The prevention of the disease, therefore, must be sought along the lines previously laid down and well understood, in the avoidance of sudden plethora, of transient idleness during a period of high condition and steady work, and of gradual restoration to work after such period of rest. Similarly the treatment by rest, depletion, diluents, evacuants, and nerve sedatives is still in order. A new importance, however, attaches to the use of nerve sedatives and antiseptics, as calculated to prove a check on the disorder of the nervous structure and functions and on the active proliferation of the microbe.

The presence of the streptococcus may also contribute, along with the permanent changes in the nerve structure, in predisposing to relapses or second attacks, which are so common unless the animal which has once suffered is subjected to very special care.

As a fruit of the research by Lignieres, W. A. McClanahan, Redding, Ia., essayed internal antisepsis by ½ oz. doses of potassium iodide. In three severe cases relief was obtained in 15 to 20 minutes and an early and complete convalescence followed. In the hands of J. H. Kelly of New Haven, Conn., and T. S. Childs of Saratoga, N. Y., it seemed to prove equally successful, the first meeting with almost invariable success, and the latter reporting a series of 10 successive cases, several of them severe, which all recovered in from 1 to 5 days. The only untoward result was an open knee joint in one subject, the result of bruises sustained before Dr. Childs arrived. His treatment was ½ oz. of the iodide at once, and 1 to 2 drs. every hour or second hour, according to the size of the animal and the severity of the case.

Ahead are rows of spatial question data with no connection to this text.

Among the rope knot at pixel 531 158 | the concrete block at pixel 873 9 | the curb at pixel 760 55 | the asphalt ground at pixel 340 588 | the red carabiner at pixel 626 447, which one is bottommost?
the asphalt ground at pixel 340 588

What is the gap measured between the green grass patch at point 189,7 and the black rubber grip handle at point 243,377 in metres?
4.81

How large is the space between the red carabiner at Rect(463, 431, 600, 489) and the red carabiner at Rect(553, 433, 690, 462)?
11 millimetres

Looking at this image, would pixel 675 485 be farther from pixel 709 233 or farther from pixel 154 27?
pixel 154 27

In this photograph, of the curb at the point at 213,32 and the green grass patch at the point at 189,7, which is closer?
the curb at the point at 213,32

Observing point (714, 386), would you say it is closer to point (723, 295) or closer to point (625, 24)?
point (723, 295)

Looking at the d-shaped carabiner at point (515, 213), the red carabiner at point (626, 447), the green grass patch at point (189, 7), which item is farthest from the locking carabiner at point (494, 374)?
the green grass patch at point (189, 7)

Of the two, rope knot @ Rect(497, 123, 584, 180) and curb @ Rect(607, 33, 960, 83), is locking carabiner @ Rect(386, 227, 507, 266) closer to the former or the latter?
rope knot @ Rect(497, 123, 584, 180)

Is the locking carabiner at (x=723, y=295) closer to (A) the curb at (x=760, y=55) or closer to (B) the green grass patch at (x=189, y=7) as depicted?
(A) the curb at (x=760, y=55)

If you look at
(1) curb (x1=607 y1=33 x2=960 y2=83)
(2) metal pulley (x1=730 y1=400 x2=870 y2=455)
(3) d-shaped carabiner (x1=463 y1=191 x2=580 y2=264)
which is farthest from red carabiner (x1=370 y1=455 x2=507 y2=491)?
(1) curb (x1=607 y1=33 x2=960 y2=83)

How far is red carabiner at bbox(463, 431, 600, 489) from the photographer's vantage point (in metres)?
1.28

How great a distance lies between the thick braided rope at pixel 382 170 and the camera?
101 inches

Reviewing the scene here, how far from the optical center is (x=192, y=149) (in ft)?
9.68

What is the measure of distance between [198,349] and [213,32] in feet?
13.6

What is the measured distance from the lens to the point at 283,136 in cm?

In other hands this medication has been less successful, which may well be explained by the violence of the attacks, and the lack of absorption from the inactive stomach. Unless it passed on to the duodenum, it would be utterly useless, and hence the exhibition by the rectum or subcutem might be tried. The parallelism of the treatment of the two diseases of the plethoric and possibly infected subject,—parturient paresis and hæmoglobinæmia,—is striking, and it does not seem that the iodide treatment should be abandoned because of a few unsuccessful cases. Whether the iodide acts mainly as a microbicide, a chemical antidote to toxins, an eliminant, or a nerve sedative, or in two or more of these modes, is unknown, but it would be rational to expect good results along one or more of these lines. Iodide treatment should supplement, not supersede, the methods formerly in use.